## CONSIGNES
**A)** D'après le texte sur le Carnet brun de Wagner, qui offrit ce cahier au compositeur, et en quelle année ?
**B)** Recopiez à l'identique, dans le texte sur le Carnet brun de Wagner, tout ce qui va de « Le cahier en » jusqu'à « comme des leitmotivs. ».

La vie de n'est pas un roman, mais plutôt une épopée. La première publication en langue française, dirigée par Nicolas Crapanne et son équipe, vient de faire paraître chez Gallimard « Le Carnet brun, le Journal intime du compositeur (1865–1882) ».

Le cahier en question, relié de cuir marron, fut offert en 1865 à Wagner par Cosima avant l'une de leurs séparations. Il ne fut publié en allemand qu'en 1975. C'est le dernier volet d'une œuvre spectaculaire à l'instar de L'Anneau du Nibelung (16 heures de musique) qui est celle de la propre vie du compositeur. La structure de ce journal intime suit la vie intérieure de l'artiste. Il ne s'agit pas d'une Comédie humaine à la Balzac ni de la Recherche du temps perdu de Proust, mais du déroulement des épisodes vécus qui sont à l'origine de l'œuvre musicale et dramatique du compositeur qui clamait en 1852 : « Vivre vraiment, c'est posséder la plénitude [. . .] l'art n'est autre chose que l'aveu de notre impuissance. » Comme dans toute œuvre littéraire, maintes coïncidences, des contradictions ou des
circonstances ressemblantes à d'autres ressortent de ce texte, presque comme des leitmotivs.

## DONNÉES FOURNIES
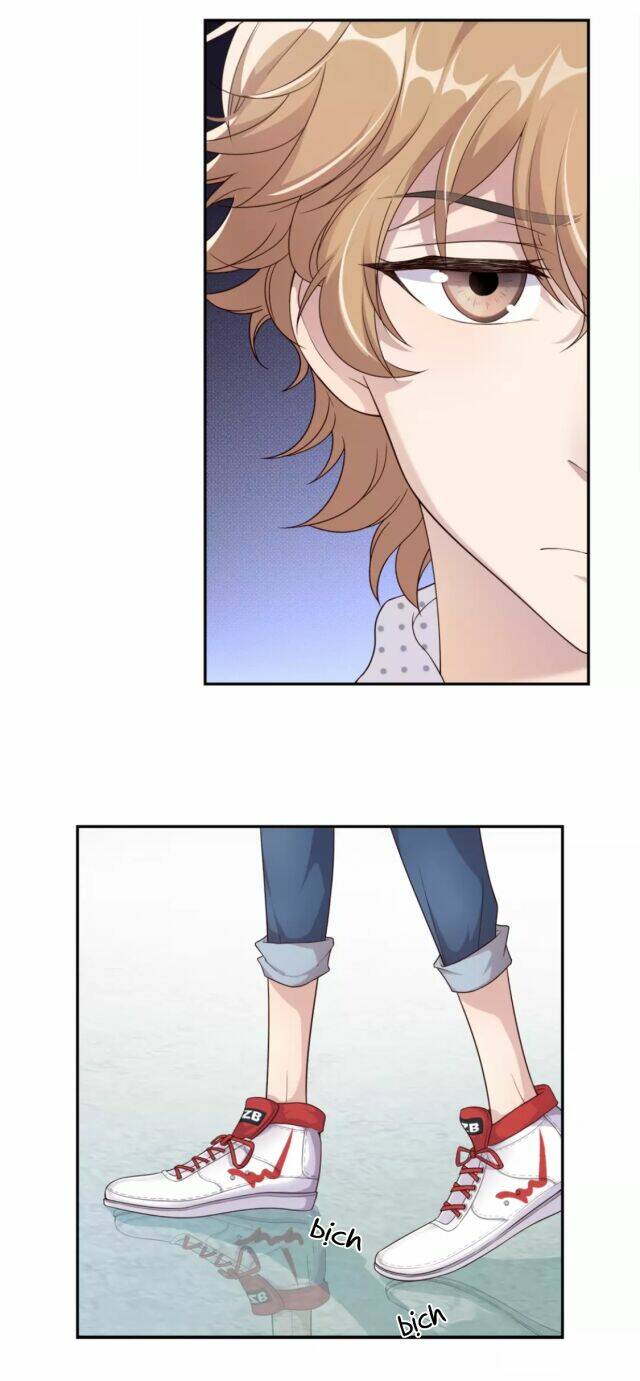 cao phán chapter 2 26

* * *

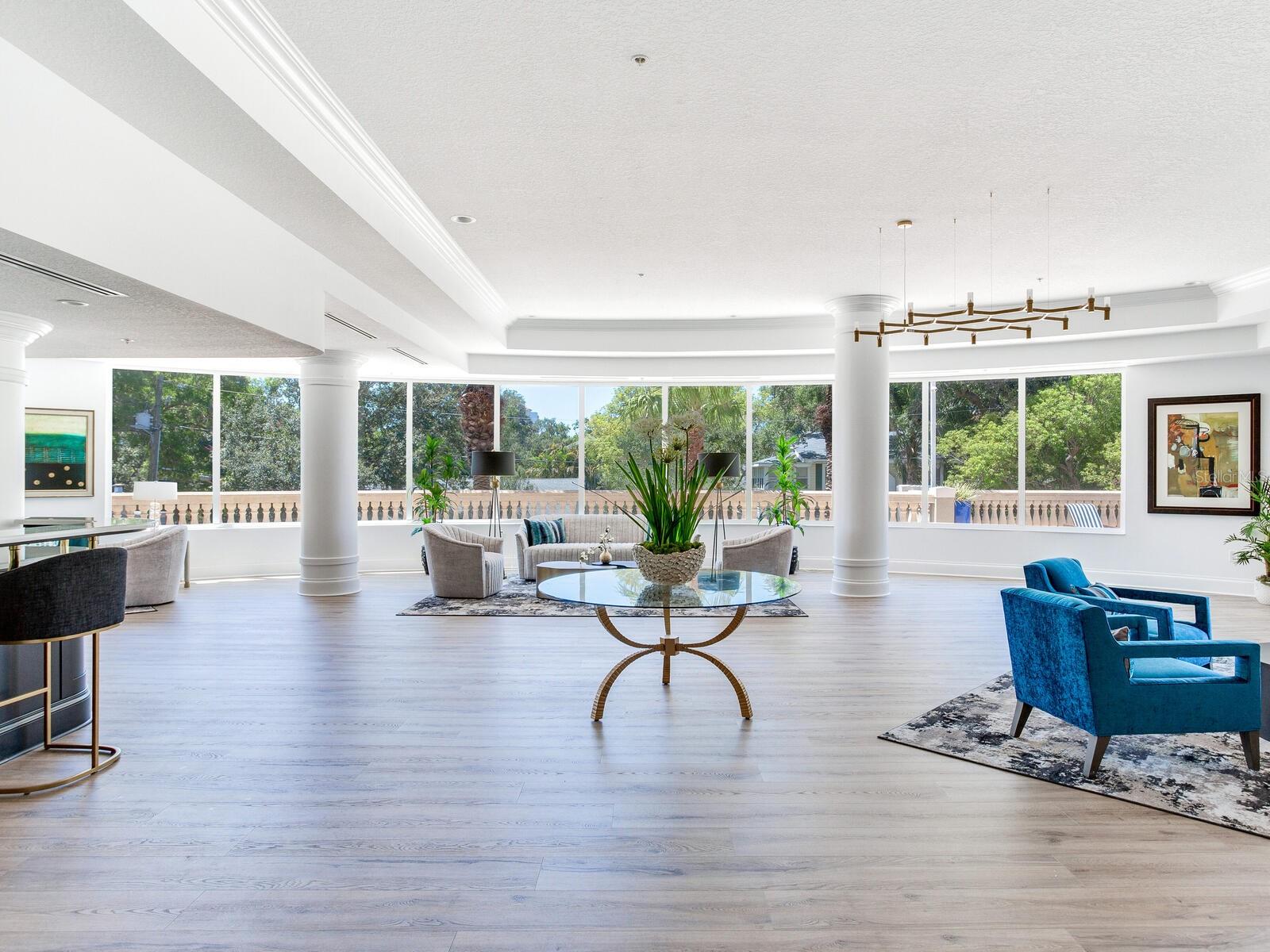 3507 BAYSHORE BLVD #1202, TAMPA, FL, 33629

--

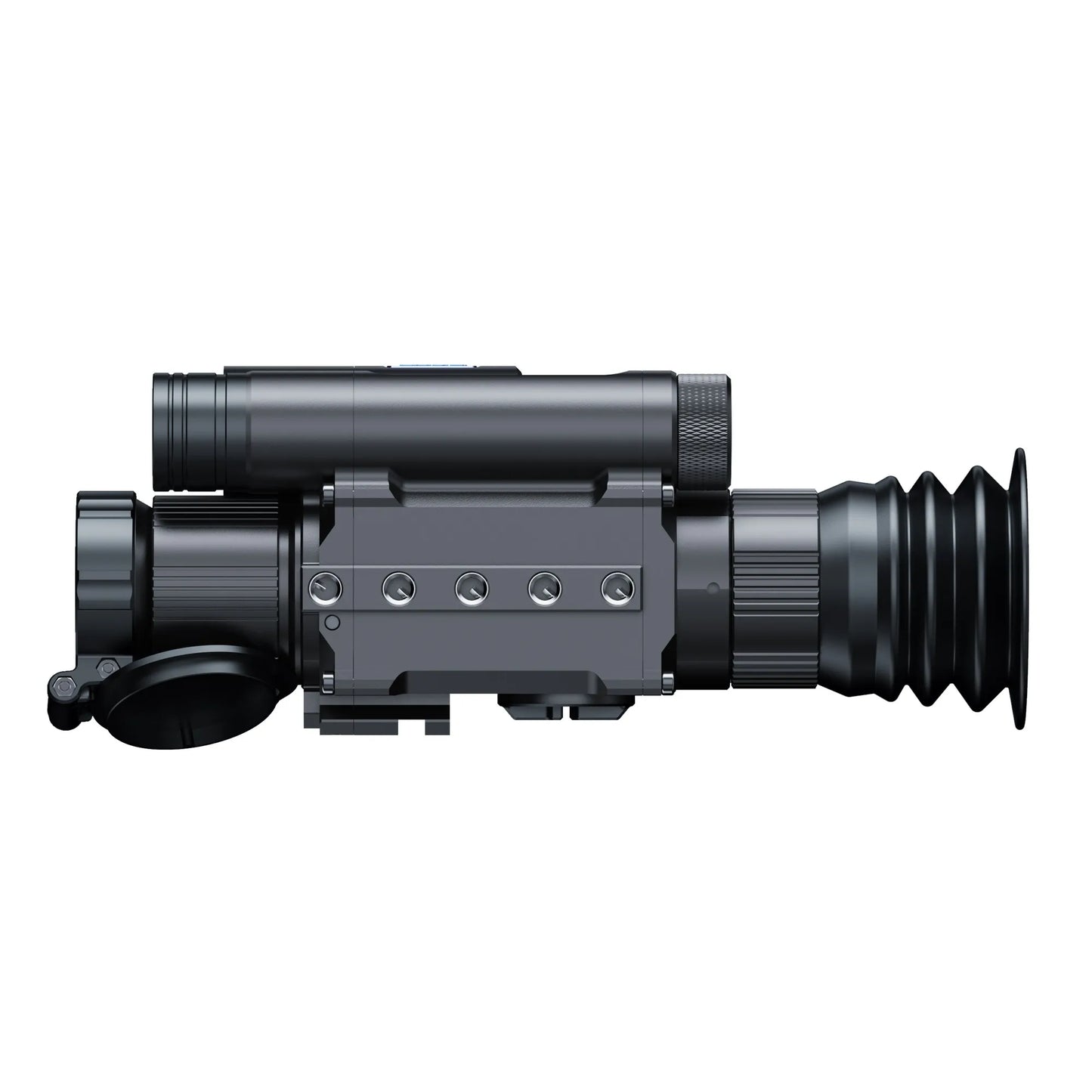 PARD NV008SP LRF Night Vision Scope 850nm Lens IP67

## CORRIGÉS
**A)** Cosima, en 1865.

**B)**
Le cahier en question, relié de cuir marron, fut offert en 1865 à Wagner par Cosima avant l'une de leurs séparations. Il ne fut publié en allemand qu'en 1975. C'est le dernier volet d'une œuvre spectaculaire à l'instar de L'Anneau du Nibelung (16 heures de musique) qui est celle de la propre vie du compositeur. La structure de ce journal intime suit la vie intérieure de l'artiste. Il ne s'agit pas d'une Comédie humaine à la Balzac ni de la Recherche du temps perdu de Proust, mais du déroulement des épisodes vécus qui sont à l'origine de l'œuvre musicale et dramatique du compositeur qui clamait en 1852 : « Vivre vraiment, c'est posséder la plénitude [. . .] l'art n'est autre chose que l'aveu de notre impuissance. » Comme dans toute œuvre littéraire, maintes coïncidences, des contradictions ou des
circonstances ressemblantes à d'autres ressortent de ce texte, presque comme des leitmotivs.